Documentation/contributor/regressions.itexi

   1 @c -*- coding: utf-8; mode: texinfo; -*-
   2 @node Regression tests
   3 @chapter Regression tests
   4
   5 @menu
   6 * Introduction to regression tests::
   7 * Precompiled regression tests::
   8 * Compiling regression tests::
   9 * Regtest comparison::
  10 * Pixel-based regtest comparison::
  11 * Finding the cause of a regression::
  12 * Memory and coverage tests::
  13 * MusicXML tests::
  14 * Grand Regression Test Checking::
  15 @end menu
  16
  17
  18 @node Introduction to regression tests
  19 @section Introduction to regression tests
  20
  21 LilyPond has a complete suite of regression tests that are used
  22 to ensure that changes to the code do not break existing behavior.
  23 These regression tests comprise small LilyPond snippets that test
  24 the functionality of each part of LilyPond.
  25
  26 Regression tests are added when new functionality is added to
  27 LilyPond.
  28 We do not yet have a policy on when it is appropriate to add or
  29 modify a regtest when bugs are fixed.  Individual developers
  30 should use their best judgement until this is clarified during the
  31 @ref{Grand Organization Project (GOP)}.
  32
  33 The regression tests are compiled using special @code{make}
  34 targets.  There are three primary uses for the regression
  35 tests.  First, successful completion of the regression tests means
  36 that LilyPond has been properly built.  Second, the output of the
  37 regression tests can be manually checked to ensure that
  38 the graphical output matches the description of the intended
  39 output.  Third, the regression test output from two different
  40 versions of LilyPond can be automatically compared to identify
  41 any differences.  These differences should then be manually
  42 checked to ensure that the differences are intended.
  43
  44 Regression tests (@qq{regtests}) are available in precompiled form
  45 as part of the documentation.  Regtests can also be compiled
  46 on any machine that has a properly configured LilyPond build
  47 system.
  48
  49
  50 @node Precompiled regression tests
  51 @section Precompiled regression tests
  52
  53 @subheading Regression test output
  54
  55 As part of the release process, the regression tests are run
  56 for every LilyPond release.  Full regression test output is
  57 available for every stable version and the most recent development
  58 version.
  59
  60 Regression test output is available in HTML and PDF format.  Links
  61 to the regression test output are available at the developer's
  62 resources page for the version of interest.
  63
  64 The latest stable version of the regtests is found at:
  65
  66 @example
  67 @uref{http://lilypond.org/doc/stable/input/regression/collated-files.html}
  68 @end example
  69
  70 The latest development version of the regtests is found at:
  71
  72 @example
  73 @uref{http://lilypond.org/doc/latest/input/regression/collated-files.html}
  74 @end example
  75
  76
  77 @subheading Regression test comparison
  78
  79 Each time a new version is released, the regtests are
  80 compiled and the output is automatically compared with the
  81 output of the previous release.  The result of these
  82 comparisons is archived online:
  83
  84 @example
  85 @uref{http://lilypond.org/test/}
  86 @end example
  87
  88 Checking these pages is a very important task for the LilyPond project.

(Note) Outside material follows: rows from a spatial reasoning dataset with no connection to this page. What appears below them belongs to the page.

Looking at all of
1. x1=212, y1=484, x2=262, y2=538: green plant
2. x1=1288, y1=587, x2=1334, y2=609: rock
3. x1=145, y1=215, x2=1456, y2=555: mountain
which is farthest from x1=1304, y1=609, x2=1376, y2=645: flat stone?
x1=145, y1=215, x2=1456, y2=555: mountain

  89 You are invited to report anything that looks broken, or any case
  90 where the output quality is not on par with the previous release,
  91 as described in @rweb{Bug reports}.
  92
  93 @warning{ The special regression test
  94 @file{test-output-distance.ly} will always show up as a
  95 regression.  This test changes each time it is run, and serves to
  96 verify that the regression tests have, in fact, run.}
  97
  98
  99 @subheading What to look for
 100
 101 The test comparison shows all of the changes that occurred between
 102 the current release and the prior release.  Each test that has a
 103 significant (noticeable) difference in output is displayed, with
 104 the old version on the left and the new version on the right.
 105
 106 Some of the small changes can be ignored (slightly different slur
 107 shapes, small variations in note spacing), but this is not always
 108 the case: sometimes even the smallest change means that something
 109 is wrong.  To help in distinguishing these cases, we use bigger
 110 staff size when small differences matter.
 111
 112 Staff size 30 generally means "pay extra attention to details".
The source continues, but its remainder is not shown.